If the --STAR_index flag is not provided, BALDR will download and generate the genome index. This takes time and if a docker container is used, it may end up using a lot more space for the docker image. It is thus recommended that the STAR genome index be generated before running BALDR. A pre-built index can also be loaded into the shared memory which will significantly decrease the runtime.
Human
mkdir -p STAR_GRCh38/STAR_GRCh38_index
cd STAR_GRCh38
wget ftp://ftp.ensembl.org/pub/release-86/fasta/homo_sapiens/dna/Homo_sapiens.GRCh38.dna.primary_assembly.fa.gz
wget ftp://ftp.ensembl.org/pub/release-86/gtf/homo_sapiens/Homo_sapiens.GRCh38.86.gtf.gz
gunzip *.gz
STAR --runThreadN 16 --runMode genomeGenerate --genomeDir STAR_GRCh38_index --genomeFastaFiles Homo_sapiens.GRCh38.dna.primary_assembly.fa --sjdbGTFfile Homo_sapiens.GRCh38.86.gtf --sjdbOverhang 100
Rhesus macaque
mkdir -p STAR_MacaM/STAR_MacaM_index
cd STAR_MacaM
wget https://www.unmc.edu/rhesusgenechip/MacaM_Rhesus_Genome_v7.fasta.bz2
bunzip2 MacaM_Rhesus_Genome_v7.fasta.bz2
wget https://www.unmc.edu/rhesusgenechip/RhesusGenomeUpload/MacaM_Rhesus_Genome_Annotation_v7.8.2.gtf
STAR --runThreadN 16 --runMode genomeGenerate --genomeDir STAR_MacaM_index --genomeFastaFiles MacaM_Rhesus_Genome_v7.fasta --sjdbGTFfile MacaM_Rhesus_Genome_Annotation_v7.8.2.gtf --sjdbOverhang 100
Before running BALDR, it is recommended to load the genome index in the memory
STAR --genomeDir </path/to/STAR/index/folder> --genomeLoad LoadAndExit
When BALDR has been run for all cells, run the following command to clear the genome index from the shared memory
STAR --genomeDir </path/to/STAR/index/folder> --genomeLoad Remove
Single-end:
./BALDR --single <file.fastq.gz> <options>
Paired-end:
./BALDR --paired <R1.fastq.gz,R2.fastq.gz> <options>
Options:
--method One or more reconstruction methods. For multiple methods, separte only by comma
human: IG-mapped_Unmapped (default), Unfiltered, IG-mapped_only, IMGT-mapped, Recombinome-mapped
rhesus_monkey: FilterNonIG (default), Unfiltered, IG-mapped_only, IG-mapped_Unmapped
--organism human (default) or rhesus_monkey
--trinity Path for Trinity (e.g. ~/trinityrnaseq-Trinity-v2.3.2/Trinity) (required)

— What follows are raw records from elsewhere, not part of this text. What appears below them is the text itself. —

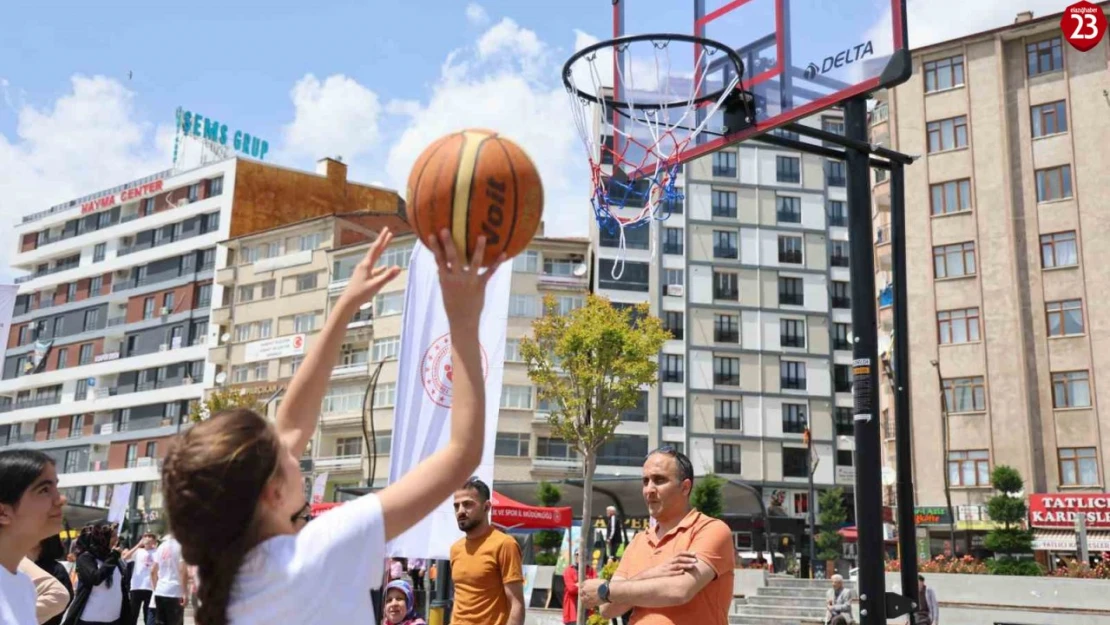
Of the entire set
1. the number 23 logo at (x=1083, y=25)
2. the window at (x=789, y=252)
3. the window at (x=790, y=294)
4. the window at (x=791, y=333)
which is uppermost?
the number 23 logo at (x=1083, y=25)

--adapter Path for the Trimmomatic adapter file (e.g. ~/Trimmomatic-0.36/adapters/NexteraPE-PE.fa) (required)
--trimmomatic Path for trimmomatic.jar file (e.g. ~/Trimmomatic-0.36/trimmomatic-0.36.jar) (required)
--igblastn Path for igblastn (e.g. ~/ncbi-igblast-1.6.1/bin/igblastn) (required)
--db Path for custom IgBLAST database. The folder should contain the following files:
human_IG_V.*,human_IG_D.*,human_IG_J.*,human_IG_C.*,human_gl.aux OR
rhesus_monkey_V.*,rhesus_monkey_D.*,rhesus_monkey_J.*,rhesus_monkey_C.*,rhesus_monkey_gl.aux
If any file is not available, it can be copied from resources
--STAR Path for the STAR binary (required)
--STAR_index Path for the STAR aligner genome index
--sharedMemory Flag to indicate if STAR should use LoadAndKeep for shared memory. (Default NoSharedMemory)
--BALDR Path for the BALDR directory (e.g. ~/BALDR) (required)
--memory Max memory for Trinity (default 32G)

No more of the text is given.